2016 ASDAN Math Tournament, 6
Suppose we have $3$ baskets and $4$ distinguishable balls. Each ball is placed into a randomly selected basket. Compute the probability that the basket with the most balls has at least $3$ balls.
2017 ASDAN Math Tournament, 7
Point $C$ is chosen on the arc of a semicircle with diameter $AB$. The two circles with diameters of $AC$ and $BC$ intersect again at point $D$. If $DA=20$ and $DB=16$, compute the length of $DC$.
2016 ASDAN Math Tournament, 13
Suppose $\{a_n\}_{n=1}^\infty$ is a sequence. The partial sums $\{s_n\}_{n=1}^\infty$ are defined by
$$s_n=\sum_{i=1}^na_i.$$
The Cesàro sums are then defined as $\{A_n\}_{n=1}^\infty$, where
$$A_n=\frac{1}{n}\cdot\sum_{i=1}^ns_i.$$
Let $a_n=(-1)^{n+1}$. What is the limit of the Cesàro sums of $\{a_n\}_{n=1}^\infty$ as $n$ goes to infinity?
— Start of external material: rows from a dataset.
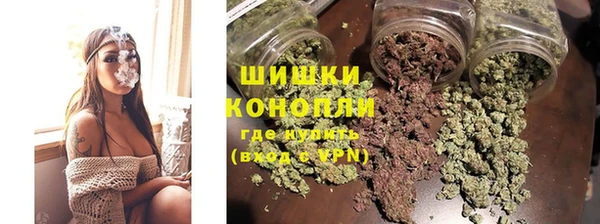 spice Ростов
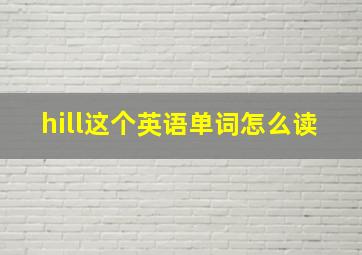 hill这个英语单词怎么读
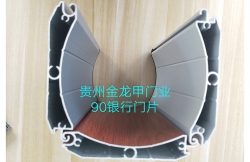 90銀行門(mén)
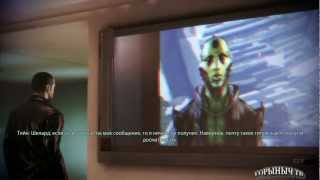 Mass Effect 3.  Цитадель DLC. Поминки Тейна.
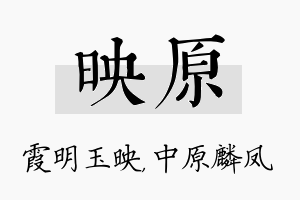 映原名字的寓意及含义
2016 ASDAN Math Tournament, 26
The Euclidean Algorithm on inputs $a$ and $b$ is a way to find the greatest common divisor $\gcd(a,b)$. Suppose WLOG that $a>b$. On each step of the Euclidan Algorithm, we solve the equation $a=bq+r$ for integers $q,r$ such that $0\leq r<b$, and repeat on $b$ and $r$. Thus $\gcd(a,b)=\gcd(b,r)$, and we repeat. If $r=0$, we are done. For example, $\gcd(100,15)=\gcd(15,10)=\gcd(10,5)=5$, because $100=15\cdot6+10$, $15=10\cdot1+5$, and $10=5\cdot2+0$. Thus, the Euclidean Algorithm here takes $3$ steps. What is the largest number of steps that the Euclidean Algorithm can take on some integer inputs $a,b$ where $0<a,b<10^{2016}$?
Let $C$ be the actual answer and $A$ be the answer you submit. If $\tfrac{|A-C|}{C}>\tfrac{1}{2}$, then your score will be $0$. Otherwise, your score will be given by $\max\{0,\lceil25-2(\tfrac{|A-C|}{20})^{1/2.2}\rceil\}$.